I met Carrie in Istanbul & we explored the city together. But before we even boarded our last flight, we found out our bus for Jordan the following morning had been cancelled. It wasn’t the worst thing in the world – we easily booked an extra night in our Tel Aviv hostel – but we struggled that Saturday to exchange money on Shabbat, to organize our new bus route to Petra. We woke up at 2am to catch a shuttle to the Israeli-Jordanian border last weekend & the language barrier made it extremely difficult to navigate where we were going.

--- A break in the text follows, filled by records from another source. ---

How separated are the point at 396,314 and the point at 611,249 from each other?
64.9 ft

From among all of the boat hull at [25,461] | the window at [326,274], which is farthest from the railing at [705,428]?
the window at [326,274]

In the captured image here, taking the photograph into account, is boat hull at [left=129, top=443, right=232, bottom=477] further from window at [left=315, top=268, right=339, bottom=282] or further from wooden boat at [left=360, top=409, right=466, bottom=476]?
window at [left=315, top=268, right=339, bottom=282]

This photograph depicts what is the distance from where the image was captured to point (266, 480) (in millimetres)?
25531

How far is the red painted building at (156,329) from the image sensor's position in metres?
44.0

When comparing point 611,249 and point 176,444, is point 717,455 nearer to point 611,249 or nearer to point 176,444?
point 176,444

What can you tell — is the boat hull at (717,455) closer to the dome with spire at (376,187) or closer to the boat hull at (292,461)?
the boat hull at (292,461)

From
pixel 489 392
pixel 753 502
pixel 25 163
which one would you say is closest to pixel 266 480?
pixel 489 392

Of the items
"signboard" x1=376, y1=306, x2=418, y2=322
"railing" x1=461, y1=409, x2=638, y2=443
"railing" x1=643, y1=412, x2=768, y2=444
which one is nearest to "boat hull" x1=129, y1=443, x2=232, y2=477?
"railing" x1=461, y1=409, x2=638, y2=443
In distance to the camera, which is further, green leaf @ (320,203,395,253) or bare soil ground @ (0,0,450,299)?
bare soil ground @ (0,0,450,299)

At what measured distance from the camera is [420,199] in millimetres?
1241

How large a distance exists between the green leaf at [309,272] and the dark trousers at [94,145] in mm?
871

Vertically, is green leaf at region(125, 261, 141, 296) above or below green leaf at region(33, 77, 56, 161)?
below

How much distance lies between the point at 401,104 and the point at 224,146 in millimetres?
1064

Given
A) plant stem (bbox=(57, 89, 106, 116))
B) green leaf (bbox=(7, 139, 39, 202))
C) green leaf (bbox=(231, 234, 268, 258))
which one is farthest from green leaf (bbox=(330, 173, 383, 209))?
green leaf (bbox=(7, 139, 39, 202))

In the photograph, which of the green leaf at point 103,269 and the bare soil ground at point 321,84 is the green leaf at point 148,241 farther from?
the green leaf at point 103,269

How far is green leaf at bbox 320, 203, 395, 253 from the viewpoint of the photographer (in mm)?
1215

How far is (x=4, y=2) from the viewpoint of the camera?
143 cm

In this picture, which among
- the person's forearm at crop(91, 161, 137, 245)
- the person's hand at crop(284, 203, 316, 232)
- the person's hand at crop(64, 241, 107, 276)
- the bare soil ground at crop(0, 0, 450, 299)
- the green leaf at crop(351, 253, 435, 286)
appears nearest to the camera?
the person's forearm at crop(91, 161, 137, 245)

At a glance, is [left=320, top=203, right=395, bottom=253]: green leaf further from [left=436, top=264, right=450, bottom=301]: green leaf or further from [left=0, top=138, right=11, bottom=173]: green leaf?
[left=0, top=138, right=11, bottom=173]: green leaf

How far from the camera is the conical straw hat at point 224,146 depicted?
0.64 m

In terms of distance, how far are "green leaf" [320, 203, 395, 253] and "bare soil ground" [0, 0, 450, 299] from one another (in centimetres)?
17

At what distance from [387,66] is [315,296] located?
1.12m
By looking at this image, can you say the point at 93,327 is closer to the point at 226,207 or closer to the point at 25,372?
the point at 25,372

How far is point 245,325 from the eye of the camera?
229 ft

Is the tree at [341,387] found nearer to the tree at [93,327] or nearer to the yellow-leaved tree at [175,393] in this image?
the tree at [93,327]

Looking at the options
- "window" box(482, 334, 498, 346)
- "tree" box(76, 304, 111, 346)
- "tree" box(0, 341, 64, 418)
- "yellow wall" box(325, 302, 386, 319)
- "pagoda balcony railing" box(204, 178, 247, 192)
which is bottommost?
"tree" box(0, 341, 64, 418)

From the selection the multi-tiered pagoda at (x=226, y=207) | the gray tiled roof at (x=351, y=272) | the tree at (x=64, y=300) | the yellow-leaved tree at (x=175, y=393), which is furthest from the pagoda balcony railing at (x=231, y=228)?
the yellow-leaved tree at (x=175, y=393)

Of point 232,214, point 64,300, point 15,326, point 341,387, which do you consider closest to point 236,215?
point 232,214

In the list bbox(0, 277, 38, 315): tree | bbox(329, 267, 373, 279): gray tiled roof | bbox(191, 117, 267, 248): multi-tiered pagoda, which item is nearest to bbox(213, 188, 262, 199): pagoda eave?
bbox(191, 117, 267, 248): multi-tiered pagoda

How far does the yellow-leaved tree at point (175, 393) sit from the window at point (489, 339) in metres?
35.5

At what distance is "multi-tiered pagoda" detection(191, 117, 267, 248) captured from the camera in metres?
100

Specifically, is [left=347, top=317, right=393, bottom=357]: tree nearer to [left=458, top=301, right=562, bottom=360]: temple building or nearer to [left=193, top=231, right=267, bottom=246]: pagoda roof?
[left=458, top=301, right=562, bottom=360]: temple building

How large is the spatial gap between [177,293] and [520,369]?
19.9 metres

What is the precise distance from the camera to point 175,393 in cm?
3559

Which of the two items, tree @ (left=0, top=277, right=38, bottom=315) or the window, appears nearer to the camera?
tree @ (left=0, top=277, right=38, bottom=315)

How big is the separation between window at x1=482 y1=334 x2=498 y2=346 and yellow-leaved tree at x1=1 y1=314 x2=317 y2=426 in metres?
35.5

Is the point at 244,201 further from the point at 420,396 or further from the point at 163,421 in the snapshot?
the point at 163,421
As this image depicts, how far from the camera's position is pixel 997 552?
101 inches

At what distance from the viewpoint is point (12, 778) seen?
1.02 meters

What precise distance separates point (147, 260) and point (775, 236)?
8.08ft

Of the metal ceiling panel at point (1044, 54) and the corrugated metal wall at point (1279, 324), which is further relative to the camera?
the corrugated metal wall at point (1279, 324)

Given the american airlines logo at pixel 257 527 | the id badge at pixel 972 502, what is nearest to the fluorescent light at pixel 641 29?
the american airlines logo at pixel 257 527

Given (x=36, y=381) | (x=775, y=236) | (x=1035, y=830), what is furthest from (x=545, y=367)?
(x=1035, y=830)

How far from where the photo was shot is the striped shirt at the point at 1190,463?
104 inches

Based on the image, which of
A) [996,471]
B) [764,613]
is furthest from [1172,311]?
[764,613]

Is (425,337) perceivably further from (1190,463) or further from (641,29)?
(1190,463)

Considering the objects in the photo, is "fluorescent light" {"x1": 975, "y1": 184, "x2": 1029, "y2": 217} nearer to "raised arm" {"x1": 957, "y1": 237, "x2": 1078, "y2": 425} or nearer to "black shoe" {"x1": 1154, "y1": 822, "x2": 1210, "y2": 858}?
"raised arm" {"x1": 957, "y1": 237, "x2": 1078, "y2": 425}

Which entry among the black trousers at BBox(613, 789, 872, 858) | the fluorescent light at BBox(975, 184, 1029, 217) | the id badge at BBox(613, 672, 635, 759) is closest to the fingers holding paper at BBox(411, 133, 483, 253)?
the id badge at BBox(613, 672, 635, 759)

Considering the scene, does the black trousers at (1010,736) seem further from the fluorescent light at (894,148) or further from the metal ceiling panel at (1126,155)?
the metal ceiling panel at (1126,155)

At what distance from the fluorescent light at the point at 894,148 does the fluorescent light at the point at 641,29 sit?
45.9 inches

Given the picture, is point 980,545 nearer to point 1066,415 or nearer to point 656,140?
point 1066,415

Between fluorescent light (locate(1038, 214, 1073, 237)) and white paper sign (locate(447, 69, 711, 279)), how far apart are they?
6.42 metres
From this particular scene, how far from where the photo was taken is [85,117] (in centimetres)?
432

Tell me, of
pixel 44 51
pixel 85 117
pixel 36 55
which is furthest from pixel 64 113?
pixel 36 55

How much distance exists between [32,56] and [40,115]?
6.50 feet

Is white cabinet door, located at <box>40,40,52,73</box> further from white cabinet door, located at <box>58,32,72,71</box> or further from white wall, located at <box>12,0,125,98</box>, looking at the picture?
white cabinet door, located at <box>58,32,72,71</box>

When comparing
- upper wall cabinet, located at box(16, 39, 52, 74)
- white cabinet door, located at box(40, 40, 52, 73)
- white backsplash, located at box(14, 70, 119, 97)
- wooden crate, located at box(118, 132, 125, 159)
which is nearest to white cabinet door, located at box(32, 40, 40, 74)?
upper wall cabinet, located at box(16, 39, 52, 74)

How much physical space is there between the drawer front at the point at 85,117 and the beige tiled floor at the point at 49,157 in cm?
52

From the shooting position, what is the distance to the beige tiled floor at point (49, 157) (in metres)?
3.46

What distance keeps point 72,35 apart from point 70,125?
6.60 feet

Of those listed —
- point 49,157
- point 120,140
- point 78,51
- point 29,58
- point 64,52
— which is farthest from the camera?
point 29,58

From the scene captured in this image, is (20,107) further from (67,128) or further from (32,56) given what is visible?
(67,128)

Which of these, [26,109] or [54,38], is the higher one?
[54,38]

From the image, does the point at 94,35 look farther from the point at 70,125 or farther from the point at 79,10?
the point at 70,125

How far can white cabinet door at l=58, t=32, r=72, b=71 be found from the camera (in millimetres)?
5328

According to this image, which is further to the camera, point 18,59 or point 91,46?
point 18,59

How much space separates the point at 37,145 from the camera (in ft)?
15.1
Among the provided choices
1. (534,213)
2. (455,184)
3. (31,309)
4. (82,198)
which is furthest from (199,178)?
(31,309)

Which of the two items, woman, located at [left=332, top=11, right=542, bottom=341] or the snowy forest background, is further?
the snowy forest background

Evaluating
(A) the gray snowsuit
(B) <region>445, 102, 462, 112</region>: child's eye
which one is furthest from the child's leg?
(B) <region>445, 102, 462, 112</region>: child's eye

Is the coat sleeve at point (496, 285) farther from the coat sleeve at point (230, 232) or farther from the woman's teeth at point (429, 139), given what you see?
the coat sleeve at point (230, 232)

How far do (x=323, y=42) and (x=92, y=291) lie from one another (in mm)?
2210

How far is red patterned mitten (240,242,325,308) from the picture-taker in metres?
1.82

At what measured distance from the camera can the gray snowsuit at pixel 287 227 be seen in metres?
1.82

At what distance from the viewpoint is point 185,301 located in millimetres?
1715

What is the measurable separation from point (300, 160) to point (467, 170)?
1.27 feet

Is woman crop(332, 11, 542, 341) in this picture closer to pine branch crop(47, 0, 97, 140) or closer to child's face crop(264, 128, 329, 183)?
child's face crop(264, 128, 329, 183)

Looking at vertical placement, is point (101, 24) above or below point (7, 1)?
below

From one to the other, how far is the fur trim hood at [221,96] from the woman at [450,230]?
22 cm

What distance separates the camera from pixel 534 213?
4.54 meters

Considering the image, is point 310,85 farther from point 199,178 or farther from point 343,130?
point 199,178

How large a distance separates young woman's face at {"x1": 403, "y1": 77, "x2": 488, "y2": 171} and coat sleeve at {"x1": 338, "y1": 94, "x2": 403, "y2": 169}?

Luckily, the strangers on our bus were looking out for us. We were never alone, navigating the unfamiliar with others who were in the same situation. Sometimes we had to ask for help, other times it was handed to us. Either way, it was always there. We made it to Petra on two buses in 12 hours, with just enough time to explore the ancient city, soaking in the beauty & historical significance as we wandered through a 1.2 kilometer gorge called the Siq, leading up to the sickest view of the Treasury.

Camels relaxing in front of the Treasury

After three days in Jordan, Carrie & I came to the conclusion that it’s not the most backpacker-friendly destination. Most people who visit book tours, & we decided to wing it, which wasn’t always easy. On our last day in Jordan, we had to find our way from Wadi Rum to Aqaba to catch a shuttle back to Israel, & luckily we had strangers to the rescue once again.

We woke at 4am for a hot air balloon ride over the desert & our pilot Khalid took on the responsibility of getting us to Aqaba one way or another. He hopped in a van with us post-flight to take us back to Rum Village with a Dutch couple who happened to be headed to Aqaba in their rental car. “You’ll take them!” he told (not asked) the couple. We all exchanged hesitant looks, & he continued, “This is how Jordan works, we help each other. You’ll take them.” & then he handed me 20 dinar. What?

Apparently Khalid had planned to let us use his personal driver, but since we had a new ride and he would save money on fuel, he wanted to give us money to buy breakfast. He insisted.
Captain Khalid & our unexpected ride

So with a little help from strangers, we made it to Aqaba. The couple was more than happy to take us, & we had the whole day ahead of us to relax at the Red Sea.